Page:
****************
La France baisse de manière draconienne le nombre de visas accordés aux ressortissant·e·s du Maroc, de l’Algérie et de la Tunisie

Communiqué de presse – 1er octobre 2021 

 

Les menaces de la France, qui avaient déjà été brandies fin 2020 en lien avec les expulsions de personnes soupçonnées de radicalisation, puis le 9 juin 2021 au cours d’une réunion exceptionnelle organisée à l’Élysée par Emmanuel Macron, ont été finalement mises à exécution, comme l’a déclaré officiellement Gabriel Attal, porte-parole du gouvernement français, le 28 septembre dernier : la France a décidé de réduire de 50% les visas octroyés au Maroc. L’Algérie subira le même sort, quant à la Tunisie, il s’agira d’une baisse de 30%. 

 

Mais qu’est devenu ce « partenaire d’exception » ? Qu’en est-il de cette « coopération modèle » entre le Maroc et la France et du dialogue « fondé sur le respect mutuel »  ? Qu’a donc fait le Maroc pour se faire ainsi taper sur les doigts ? Il aurait refusé la délivrance d’un trop grand nombre de laissez-passer consulaires, document obligatoire en vue de leur expulsion.
****************
Travail à faire:
a: Extrayez du communiqué sur les visas le passage compris entre « Communiqué de presse » et « baisse de 30%. », ces deux bornes incluses.
b: D'après le communiqué sur les visas, qu'est-ce qui vaut au Maroc la sanction décidée par la France ? Répondez en une à trois phrases.

Matériel fourni:
****************
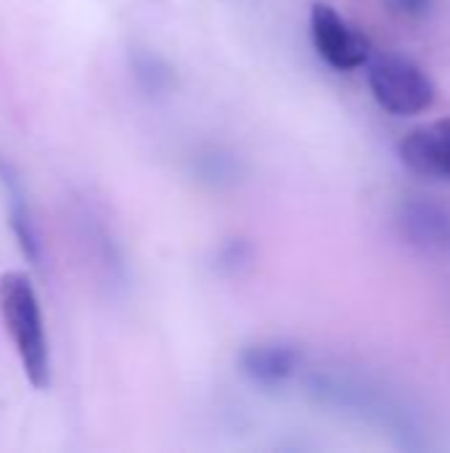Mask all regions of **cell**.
****************
Corrigé des exercices:
a:
Communiqué de presse – 1er octobre 2021 

 

Les menaces de la France, qui avaient déjà été brandies fin 2020 en lien avec les expulsions de personnes soupçonnées de radicalisation, puis le 9 juin 2021 au cours d’une réunion exceptionnelle organisée à l’Élysée par Emmanuel Macron, ont été finalement mises à exécution, comme l’a déclaré officiellement Gabriel Attal, porte-parole du gouvernement français, le 28 septembre dernier : la France a décidé de réduire de 50% les visas octroyés au Maroc. L’Algérie subira le même sort, quant à la Tunisie, il s’agira d’une baisse de 30%.

b: Le Maroc aurait refusé de délivrer un trop grand nombre de laissez-passer consulaires. Ce document est obligatoire pour procéder aux expulsions.